Gabrielle
De : Patrice Chéreau Avec : Isabelle Huppert et Pascal Gréggory
Sortie France le : mercredi 28 septembre 2005
France/Italie, 2004, 1h30.
Sélection officielle Venise 2005.
Un très beau film sur un huis clos conjugal qui dépasse de façon magistrale le cadre de son époque. Avec deux acteurs exceptionnels. |
Inspiré d’une nouvelle de Joseph Conrad, Le retour, ce nouveau film de Patrice Chéreau va bien au-delà de l’adaptation littéraire et permet à ce très grand réalisateur français d’exprimer son talent à l’intérieur d’un cadre assez rigoureux. Film en costume, posé dans un appartement somptueux de la bourgeoisie parisienne au début du 20° siècle, Gabrielle est aussi un huis clos entre un mari et une femme, d’une cruelle modernité. Cruelle, parce qu’on pourrait croire un instant que ce couple est victime des convenances sociales très fortes de l’époque.

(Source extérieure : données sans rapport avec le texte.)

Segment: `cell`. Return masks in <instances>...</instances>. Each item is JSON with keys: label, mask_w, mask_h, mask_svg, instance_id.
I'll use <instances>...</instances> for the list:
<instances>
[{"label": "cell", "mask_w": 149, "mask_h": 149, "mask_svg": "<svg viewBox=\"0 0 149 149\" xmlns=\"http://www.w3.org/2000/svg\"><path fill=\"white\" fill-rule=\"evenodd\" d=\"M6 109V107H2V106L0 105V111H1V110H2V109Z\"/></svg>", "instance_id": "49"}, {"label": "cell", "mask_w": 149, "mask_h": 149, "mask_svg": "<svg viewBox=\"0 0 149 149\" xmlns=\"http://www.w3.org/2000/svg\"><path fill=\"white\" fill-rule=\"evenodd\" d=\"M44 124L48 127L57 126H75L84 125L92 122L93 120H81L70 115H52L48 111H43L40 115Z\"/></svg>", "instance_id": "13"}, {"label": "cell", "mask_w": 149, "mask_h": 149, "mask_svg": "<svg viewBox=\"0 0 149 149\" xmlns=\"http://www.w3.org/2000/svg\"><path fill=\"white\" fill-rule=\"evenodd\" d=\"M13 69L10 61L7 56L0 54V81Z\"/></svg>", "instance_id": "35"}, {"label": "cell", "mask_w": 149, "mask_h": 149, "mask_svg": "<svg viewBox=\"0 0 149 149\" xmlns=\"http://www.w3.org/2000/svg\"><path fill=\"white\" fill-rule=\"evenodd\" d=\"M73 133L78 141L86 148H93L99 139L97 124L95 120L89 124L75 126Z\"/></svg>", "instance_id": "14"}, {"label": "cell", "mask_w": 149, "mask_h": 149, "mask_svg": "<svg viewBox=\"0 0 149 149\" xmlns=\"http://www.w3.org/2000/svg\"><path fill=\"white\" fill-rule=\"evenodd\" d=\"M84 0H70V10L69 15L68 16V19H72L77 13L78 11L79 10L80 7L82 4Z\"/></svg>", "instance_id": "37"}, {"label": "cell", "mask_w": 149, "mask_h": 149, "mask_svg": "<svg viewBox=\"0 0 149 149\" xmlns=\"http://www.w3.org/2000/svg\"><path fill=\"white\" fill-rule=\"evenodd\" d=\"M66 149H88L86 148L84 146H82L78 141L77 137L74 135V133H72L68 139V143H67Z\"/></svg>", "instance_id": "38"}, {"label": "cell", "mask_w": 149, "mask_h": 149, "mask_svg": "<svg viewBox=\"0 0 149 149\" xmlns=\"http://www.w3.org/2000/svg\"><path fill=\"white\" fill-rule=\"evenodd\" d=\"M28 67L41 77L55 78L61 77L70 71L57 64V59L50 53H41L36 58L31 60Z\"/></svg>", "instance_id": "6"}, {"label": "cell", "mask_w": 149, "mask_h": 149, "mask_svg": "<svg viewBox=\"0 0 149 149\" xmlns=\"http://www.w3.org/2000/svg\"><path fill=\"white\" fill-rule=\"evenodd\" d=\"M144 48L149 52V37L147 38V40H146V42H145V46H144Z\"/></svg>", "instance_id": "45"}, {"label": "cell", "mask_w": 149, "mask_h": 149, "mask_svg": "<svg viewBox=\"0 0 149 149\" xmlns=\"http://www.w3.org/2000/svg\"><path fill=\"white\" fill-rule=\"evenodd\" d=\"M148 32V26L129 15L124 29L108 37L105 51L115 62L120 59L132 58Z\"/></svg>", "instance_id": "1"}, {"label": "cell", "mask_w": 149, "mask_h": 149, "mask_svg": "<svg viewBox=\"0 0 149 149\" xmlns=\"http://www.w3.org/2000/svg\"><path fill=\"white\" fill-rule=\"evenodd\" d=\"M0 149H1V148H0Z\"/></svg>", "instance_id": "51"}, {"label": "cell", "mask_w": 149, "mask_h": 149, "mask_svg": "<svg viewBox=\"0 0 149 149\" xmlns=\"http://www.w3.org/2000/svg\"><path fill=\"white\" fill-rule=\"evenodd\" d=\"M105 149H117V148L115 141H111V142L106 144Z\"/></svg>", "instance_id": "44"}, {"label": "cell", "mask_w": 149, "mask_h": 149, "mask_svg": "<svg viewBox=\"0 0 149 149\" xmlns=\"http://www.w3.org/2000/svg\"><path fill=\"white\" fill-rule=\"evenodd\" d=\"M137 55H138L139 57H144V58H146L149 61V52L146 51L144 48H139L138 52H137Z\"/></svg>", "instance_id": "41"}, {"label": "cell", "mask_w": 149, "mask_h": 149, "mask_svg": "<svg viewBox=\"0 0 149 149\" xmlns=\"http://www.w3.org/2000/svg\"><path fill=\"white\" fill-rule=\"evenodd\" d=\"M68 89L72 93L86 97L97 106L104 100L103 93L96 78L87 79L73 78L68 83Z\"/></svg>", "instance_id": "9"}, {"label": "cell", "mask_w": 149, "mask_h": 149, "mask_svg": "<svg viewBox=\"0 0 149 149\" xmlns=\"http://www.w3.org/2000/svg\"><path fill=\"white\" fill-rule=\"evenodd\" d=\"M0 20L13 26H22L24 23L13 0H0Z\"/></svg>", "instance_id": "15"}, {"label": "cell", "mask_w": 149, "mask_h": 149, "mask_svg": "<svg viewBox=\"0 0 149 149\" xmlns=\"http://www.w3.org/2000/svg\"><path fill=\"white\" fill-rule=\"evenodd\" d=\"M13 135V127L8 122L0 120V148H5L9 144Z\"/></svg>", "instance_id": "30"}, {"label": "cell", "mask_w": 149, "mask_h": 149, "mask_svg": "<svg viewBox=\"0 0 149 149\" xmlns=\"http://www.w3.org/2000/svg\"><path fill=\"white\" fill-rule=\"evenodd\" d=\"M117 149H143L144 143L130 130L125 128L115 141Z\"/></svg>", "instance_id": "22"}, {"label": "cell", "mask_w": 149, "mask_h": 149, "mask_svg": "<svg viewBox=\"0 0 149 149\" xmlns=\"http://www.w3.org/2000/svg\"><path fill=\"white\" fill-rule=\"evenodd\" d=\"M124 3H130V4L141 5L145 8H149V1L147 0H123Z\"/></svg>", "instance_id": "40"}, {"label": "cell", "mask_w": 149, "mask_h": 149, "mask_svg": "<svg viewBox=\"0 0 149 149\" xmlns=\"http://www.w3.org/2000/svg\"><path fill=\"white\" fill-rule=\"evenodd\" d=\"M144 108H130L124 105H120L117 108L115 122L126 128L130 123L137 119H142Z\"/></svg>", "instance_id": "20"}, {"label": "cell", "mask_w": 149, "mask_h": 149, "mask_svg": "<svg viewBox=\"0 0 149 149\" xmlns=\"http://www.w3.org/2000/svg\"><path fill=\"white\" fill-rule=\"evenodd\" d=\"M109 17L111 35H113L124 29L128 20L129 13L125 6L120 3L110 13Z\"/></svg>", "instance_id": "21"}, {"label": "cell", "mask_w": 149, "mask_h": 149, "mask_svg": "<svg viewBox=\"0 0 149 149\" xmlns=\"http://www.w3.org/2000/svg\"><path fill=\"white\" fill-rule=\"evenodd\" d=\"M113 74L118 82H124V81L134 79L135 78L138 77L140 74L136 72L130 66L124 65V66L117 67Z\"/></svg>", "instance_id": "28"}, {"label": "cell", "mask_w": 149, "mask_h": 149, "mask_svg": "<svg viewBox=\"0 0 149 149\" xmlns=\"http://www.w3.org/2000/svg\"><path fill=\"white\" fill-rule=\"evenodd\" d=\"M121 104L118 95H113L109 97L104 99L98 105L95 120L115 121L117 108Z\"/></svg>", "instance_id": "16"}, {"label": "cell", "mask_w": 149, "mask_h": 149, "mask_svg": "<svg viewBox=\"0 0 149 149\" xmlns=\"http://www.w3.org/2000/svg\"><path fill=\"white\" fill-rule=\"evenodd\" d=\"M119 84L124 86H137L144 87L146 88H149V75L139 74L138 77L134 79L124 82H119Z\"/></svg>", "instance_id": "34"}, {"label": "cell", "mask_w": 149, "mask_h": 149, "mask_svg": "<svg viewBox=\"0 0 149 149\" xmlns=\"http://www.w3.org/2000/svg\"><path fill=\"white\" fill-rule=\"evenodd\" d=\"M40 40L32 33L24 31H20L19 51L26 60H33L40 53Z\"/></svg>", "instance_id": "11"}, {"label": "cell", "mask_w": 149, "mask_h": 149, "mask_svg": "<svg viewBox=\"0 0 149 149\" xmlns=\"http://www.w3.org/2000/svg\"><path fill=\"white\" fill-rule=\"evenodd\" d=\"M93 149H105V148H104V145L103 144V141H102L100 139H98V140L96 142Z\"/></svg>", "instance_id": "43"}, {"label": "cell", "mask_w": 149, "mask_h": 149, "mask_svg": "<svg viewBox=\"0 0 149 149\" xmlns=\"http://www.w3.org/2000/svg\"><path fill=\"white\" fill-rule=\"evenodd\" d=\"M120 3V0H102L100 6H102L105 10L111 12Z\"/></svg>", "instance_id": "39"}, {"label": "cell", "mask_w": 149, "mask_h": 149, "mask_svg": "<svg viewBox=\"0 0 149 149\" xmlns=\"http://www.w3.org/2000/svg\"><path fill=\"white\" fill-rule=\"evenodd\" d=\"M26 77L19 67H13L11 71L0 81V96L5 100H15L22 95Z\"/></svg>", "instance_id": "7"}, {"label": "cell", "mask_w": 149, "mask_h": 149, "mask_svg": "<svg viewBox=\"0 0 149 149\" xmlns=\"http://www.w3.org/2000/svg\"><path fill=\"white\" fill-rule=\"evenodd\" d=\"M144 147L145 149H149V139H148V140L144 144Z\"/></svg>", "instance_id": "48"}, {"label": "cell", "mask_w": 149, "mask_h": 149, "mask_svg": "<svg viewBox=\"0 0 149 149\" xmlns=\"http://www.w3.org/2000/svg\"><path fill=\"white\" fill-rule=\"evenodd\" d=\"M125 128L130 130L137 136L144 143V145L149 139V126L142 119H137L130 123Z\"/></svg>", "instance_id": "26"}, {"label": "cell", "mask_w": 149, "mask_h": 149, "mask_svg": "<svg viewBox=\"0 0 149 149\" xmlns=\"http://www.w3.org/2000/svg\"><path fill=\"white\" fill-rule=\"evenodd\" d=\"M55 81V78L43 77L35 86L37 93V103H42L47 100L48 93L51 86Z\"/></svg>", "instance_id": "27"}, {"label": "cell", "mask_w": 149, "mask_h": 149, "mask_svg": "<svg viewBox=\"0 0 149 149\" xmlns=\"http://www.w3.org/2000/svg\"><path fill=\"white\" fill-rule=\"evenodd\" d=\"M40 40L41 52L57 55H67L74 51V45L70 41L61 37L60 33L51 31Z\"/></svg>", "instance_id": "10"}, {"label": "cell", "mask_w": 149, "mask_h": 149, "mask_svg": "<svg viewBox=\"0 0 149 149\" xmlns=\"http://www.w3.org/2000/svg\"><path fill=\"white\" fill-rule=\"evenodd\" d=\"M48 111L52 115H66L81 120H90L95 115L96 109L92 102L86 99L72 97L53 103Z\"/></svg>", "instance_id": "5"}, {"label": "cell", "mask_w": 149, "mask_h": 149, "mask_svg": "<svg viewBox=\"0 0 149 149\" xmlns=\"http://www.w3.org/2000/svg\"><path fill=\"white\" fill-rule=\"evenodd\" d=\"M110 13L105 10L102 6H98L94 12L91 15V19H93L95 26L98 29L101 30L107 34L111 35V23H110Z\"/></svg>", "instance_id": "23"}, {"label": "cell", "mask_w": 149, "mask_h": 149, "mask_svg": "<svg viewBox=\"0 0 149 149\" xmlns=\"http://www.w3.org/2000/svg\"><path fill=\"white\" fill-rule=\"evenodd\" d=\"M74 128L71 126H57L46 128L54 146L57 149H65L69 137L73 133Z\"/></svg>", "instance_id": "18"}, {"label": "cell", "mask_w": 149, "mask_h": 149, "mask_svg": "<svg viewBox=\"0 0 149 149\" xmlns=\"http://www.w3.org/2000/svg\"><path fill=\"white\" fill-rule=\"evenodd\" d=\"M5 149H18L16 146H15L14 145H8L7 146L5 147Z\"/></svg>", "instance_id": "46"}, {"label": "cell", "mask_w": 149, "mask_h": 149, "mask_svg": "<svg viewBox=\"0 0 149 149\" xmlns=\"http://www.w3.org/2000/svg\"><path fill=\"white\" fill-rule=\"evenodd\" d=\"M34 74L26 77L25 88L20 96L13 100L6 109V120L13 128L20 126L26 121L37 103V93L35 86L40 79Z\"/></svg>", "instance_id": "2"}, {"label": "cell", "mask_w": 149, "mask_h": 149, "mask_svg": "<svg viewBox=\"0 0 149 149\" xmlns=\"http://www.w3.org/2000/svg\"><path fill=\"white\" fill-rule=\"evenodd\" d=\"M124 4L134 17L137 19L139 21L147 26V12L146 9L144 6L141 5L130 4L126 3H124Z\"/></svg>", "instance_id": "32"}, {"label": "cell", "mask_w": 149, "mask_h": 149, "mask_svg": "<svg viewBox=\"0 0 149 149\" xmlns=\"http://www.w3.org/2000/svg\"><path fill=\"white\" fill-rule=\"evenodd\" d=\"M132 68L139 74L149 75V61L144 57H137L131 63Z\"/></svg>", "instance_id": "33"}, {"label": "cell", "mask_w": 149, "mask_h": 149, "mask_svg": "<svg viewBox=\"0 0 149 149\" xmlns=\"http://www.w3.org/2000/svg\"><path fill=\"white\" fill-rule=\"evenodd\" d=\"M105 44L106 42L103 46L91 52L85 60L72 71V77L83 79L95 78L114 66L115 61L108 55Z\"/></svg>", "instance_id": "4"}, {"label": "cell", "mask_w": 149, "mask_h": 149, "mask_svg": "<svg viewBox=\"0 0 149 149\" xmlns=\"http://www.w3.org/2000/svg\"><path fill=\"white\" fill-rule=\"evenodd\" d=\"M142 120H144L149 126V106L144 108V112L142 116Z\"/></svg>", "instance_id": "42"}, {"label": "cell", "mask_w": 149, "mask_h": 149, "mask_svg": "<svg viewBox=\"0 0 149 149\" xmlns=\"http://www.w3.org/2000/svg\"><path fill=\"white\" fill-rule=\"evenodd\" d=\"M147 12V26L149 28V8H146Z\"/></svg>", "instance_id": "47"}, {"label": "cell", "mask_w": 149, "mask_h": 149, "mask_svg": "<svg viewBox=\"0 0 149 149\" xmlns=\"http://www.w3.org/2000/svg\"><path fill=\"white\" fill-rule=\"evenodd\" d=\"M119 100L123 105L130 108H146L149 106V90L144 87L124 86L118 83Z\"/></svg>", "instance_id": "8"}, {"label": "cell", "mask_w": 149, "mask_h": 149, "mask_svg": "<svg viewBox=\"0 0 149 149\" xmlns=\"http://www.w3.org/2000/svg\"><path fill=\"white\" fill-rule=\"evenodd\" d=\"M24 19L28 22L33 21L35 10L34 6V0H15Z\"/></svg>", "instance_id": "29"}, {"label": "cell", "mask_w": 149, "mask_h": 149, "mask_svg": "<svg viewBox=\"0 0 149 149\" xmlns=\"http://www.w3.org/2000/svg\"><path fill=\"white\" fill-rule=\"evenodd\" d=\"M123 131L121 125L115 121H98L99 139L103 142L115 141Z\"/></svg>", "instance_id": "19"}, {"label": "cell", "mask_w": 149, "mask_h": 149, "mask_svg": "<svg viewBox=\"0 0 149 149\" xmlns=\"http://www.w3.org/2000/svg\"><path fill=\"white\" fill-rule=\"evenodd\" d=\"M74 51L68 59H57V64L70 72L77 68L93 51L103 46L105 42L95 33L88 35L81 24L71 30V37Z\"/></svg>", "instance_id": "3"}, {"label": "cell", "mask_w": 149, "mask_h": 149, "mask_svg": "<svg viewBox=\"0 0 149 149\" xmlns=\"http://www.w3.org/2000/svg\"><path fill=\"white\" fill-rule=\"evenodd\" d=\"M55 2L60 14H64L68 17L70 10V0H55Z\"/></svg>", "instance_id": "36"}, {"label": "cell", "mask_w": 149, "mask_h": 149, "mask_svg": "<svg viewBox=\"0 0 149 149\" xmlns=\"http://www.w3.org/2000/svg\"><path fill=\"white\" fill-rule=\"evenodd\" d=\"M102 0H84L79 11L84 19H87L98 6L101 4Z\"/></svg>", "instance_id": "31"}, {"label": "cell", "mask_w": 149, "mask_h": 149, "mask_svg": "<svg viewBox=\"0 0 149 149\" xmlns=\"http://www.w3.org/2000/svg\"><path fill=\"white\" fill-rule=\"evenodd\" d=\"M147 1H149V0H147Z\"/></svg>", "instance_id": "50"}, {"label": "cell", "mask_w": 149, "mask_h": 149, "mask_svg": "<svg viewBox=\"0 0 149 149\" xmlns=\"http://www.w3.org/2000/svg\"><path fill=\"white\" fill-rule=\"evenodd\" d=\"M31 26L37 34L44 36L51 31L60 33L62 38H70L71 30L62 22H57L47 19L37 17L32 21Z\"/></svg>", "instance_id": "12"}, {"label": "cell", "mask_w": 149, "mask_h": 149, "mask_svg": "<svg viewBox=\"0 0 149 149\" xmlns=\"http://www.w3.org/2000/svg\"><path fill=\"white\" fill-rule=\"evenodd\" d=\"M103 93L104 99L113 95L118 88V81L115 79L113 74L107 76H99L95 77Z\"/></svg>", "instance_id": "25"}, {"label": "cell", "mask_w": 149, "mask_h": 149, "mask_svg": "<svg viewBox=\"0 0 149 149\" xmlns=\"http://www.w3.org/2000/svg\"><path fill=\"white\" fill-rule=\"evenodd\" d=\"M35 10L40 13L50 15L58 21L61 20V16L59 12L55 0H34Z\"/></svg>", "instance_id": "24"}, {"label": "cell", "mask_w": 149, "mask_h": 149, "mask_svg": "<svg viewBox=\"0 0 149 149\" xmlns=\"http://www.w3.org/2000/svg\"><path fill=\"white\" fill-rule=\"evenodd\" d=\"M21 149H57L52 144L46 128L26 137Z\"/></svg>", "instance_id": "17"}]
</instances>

Cruelle parce que la rupture que vit ce couple est tout à fait actuelle. Sûr de lui, imbus de sa réussite sociale et professionnelle, Jean a des idées bien arrêtées sur son mariage et sa femme. Jusqu’au jour où ce monde qu’il pensait si sûr, si définitif, s’écroule devant lui. Jean, qui pensait tout savoir, tout maîtriser, réalise qu’un autre monde existe, où vit sa femme et dont il ignorait tout. Plus que l’histoire d’une rupture conjugale, Gabrielle est le subtil récit de la défaillance d’un orgueilleux. Patrice Chéreau met en scène ce sujet fort et qui nous fait vaciller dans nos certitudes les plus intimes : qui sont réellement ceux que nous aimons et que nous disons si hâtivement bien connaître ?

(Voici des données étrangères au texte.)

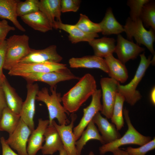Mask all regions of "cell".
Segmentation results:
<instances>
[{
	"mask_svg": "<svg viewBox=\"0 0 155 155\" xmlns=\"http://www.w3.org/2000/svg\"><path fill=\"white\" fill-rule=\"evenodd\" d=\"M97 89L94 78L90 74L86 73L62 97L63 106L68 112L73 113Z\"/></svg>",
	"mask_w": 155,
	"mask_h": 155,
	"instance_id": "1",
	"label": "cell"
},
{
	"mask_svg": "<svg viewBox=\"0 0 155 155\" xmlns=\"http://www.w3.org/2000/svg\"><path fill=\"white\" fill-rule=\"evenodd\" d=\"M56 88V86L50 87L51 94H49L48 89L46 87L39 90L36 99L43 102L46 105L49 112V125L52 124V121L55 118L60 125H67L70 122L66 115L69 113L61 104L62 97L61 94L57 92Z\"/></svg>",
	"mask_w": 155,
	"mask_h": 155,
	"instance_id": "2",
	"label": "cell"
},
{
	"mask_svg": "<svg viewBox=\"0 0 155 155\" xmlns=\"http://www.w3.org/2000/svg\"><path fill=\"white\" fill-rule=\"evenodd\" d=\"M29 37L25 34H14L6 40V49L3 69L10 70L29 53Z\"/></svg>",
	"mask_w": 155,
	"mask_h": 155,
	"instance_id": "3",
	"label": "cell"
},
{
	"mask_svg": "<svg viewBox=\"0 0 155 155\" xmlns=\"http://www.w3.org/2000/svg\"><path fill=\"white\" fill-rule=\"evenodd\" d=\"M124 118L128 127V129L123 136L113 142L103 144L99 148L100 155L116 150L121 146L128 144H135L142 146L152 140L150 136L144 135L138 132L134 127L131 122L129 111L125 108L123 110Z\"/></svg>",
	"mask_w": 155,
	"mask_h": 155,
	"instance_id": "4",
	"label": "cell"
},
{
	"mask_svg": "<svg viewBox=\"0 0 155 155\" xmlns=\"http://www.w3.org/2000/svg\"><path fill=\"white\" fill-rule=\"evenodd\" d=\"M140 56V61L133 79L126 85H123L119 83L118 85V92L124 97L125 101L131 106L134 105L142 98L140 92L136 89L151 64V56L147 58L144 53Z\"/></svg>",
	"mask_w": 155,
	"mask_h": 155,
	"instance_id": "5",
	"label": "cell"
},
{
	"mask_svg": "<svg viewBox=\"0 0 155 155\" xmlns=\"http://www.w3.org/2000/svg\"><path fill=\"white\" fill-rule=\"evenodd\" d=\"M123 28L127 39L131 40L133 37L137 44L144 45L153 55H155L153 43L155 34L153 29L150 28V30H146L140 18L133 20L129 17L127 19Z\"/></svg>",
	"mask_w": 155,
	"mask_h": 155,
	"instance_id": "6",
	"label": "cell"
},
{
	"mask_svg": "<svg viewBox=\"0 0 155 155\" xmlns=\"http://www.w3.org/2000/svg\"><path fill=\"white\" fill-rule=\"evenodd\" d=\"M66 65L60 63L45 62L40 63H18L9 71L10 76H19L25 73L59 72L67 69Z\"/></svg>",
	"mask_w": 155,
	"mask_h": 155,
	"instance_id": "7",
	"label": "cell"
},
{
	"mask_svg": "<svg viewBox=\"0 0 155 155\" xmlns=\"http://www.w3.org/2000/svg\"><path fill=\"white\" fill-rule=\"evenodd\" d=\"M119 83L111 78H102L100 80L102 102L101 113L108 119H111L112 115Z\"/></svg>",
	"mask_w": 155,
	"mask_h": 155,
	"instance_id": "8",
	"label": "cell"
},
{
	"mask_svg": "<svg viewBox=\"0 0 155 155\" xmlns=\"http://www.w3.org/2000/svg\"><path fill=\"white\" fill-rule=\"evenodd\" d=\"M19 76L24 78L27 82L33 83L39 81L49 84L50 87H53L61 82L72 80H79L80 78L72 73L67 69L59 72H51L44 73H25L20 74Z\"/></svg>",
	"mask_w": 155,
	"mask_h": 155,
	"instance_id": "9",
	"label": "cell"
},
{
	"mask_svg": "<svg viewBox=\"0 0 155 155\" xmlns=\"http://www.w3.org/2000/svg\"><path fill=\"white\" fill-rule=\"evenodd\" d=\"M27 94L23 102L20 114L21 119L29 127L32 131L34 129V121L35 111L36 96L39 90L37 83L27 82Z\"/></svg>",
	"mask_w": 155,
	"mask_h": 155,
	"instance_id": "10",
	"label": "cell"
},
{
	"mask_svg": "<svg viewBox=\"0 0 155 155\" xmlns=\"http://www.w3.org/2000/svg\"><path fill=\"white\" fill-rule=\"evenodd\" d=\"M92 96V99L90 104L84 108L82 118L78 124L73 129L76 141L80 138L82 132L95 115L102 110V106L100 101L101 90L97 89Z\"/></svg>",
	"mask_w": 155,
	"mask_h": 155,
	"instance_id": "11",
	"label": "cell"
},
{
	"mask_svg": "<svg viewBox=\"0 0 155 155\" xmlns=\"http://www.w3.org/2000/svg\"><path fill=\"white\" fill-rule=\"evenodd\" d=\"M32 132L29 127L21 119L16 129L6 140L7 143L20 155H28L27 148Z\"/></svg>",
	"mask_w": 155,
	"mask_h": 155,
	"instance_id": "12",
	"label": "cell"
},
{
	"mask_svg": "<svg viewBox=\"0 0 155 155\" xmlns=\"http://www.w3.org/2000/svg\"><path fill=\"white\" fill-rule=\"evenodd\" d=\"M62 59V57L57 52L56 45L53 44L42 49L36 50L31 48L29 53L19 63H32L52 62L59 63Z\"/></svg>",
	"mask_w": 155,
	"mask_h": 155,
	"instance_id": "13",
	"label": "cell"
},
{
	"mask_svg": "<svg viewBox=\"0 0 155 155\" xmlns=\"http://www.w3.org/2000/svg\"><path fill=\"white\" fill-rule=\"evenodd\" d=\"M117 44L114 52L118 59L125 64L131 59H134L145 50L133 42L126 39L121 34L118 35Z\"/></svg>",
	"mask_w": 155,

Mais par sa forme aussi, Gabrielle est étonnant. Utilisation du noir et blanc et de la couleur pour rythmer le film ; lumière extrêmement travaillée, comme pour sonder au plus près les noirceurs de l’âme humaine ; utilisation de l’espace pour en montrer le vide, similaire au vide de certaines vies, qu’on ne voit pas tant on est occupé à en garder les limites. Et même jusque dans l’expression de la colère, de la rage, Patrice Chéreau trouve des artifices pour rendre le cri encore plus poignant. Un très beau film donc, avec des acteurs à la hauteur : Isabelle Huppert, par moment méconnaissable, comme si on ne l’avait encore jamais vue, et Pascal Gréggory, si pathétique et si bouleversant , tant dans ses certitudes que dans sa chute.
Enfin, pour ceux qui connaissent l’œuvre de Patrice Chéreau, il est amusant de noter à quel point Gabrielle est l’opposé absolu d’Intimité. Si le réalisateur le reconnaît, c’est presque avec une certaine surprise, un constat plus qu’une volonté claire de faire un film et son contraire.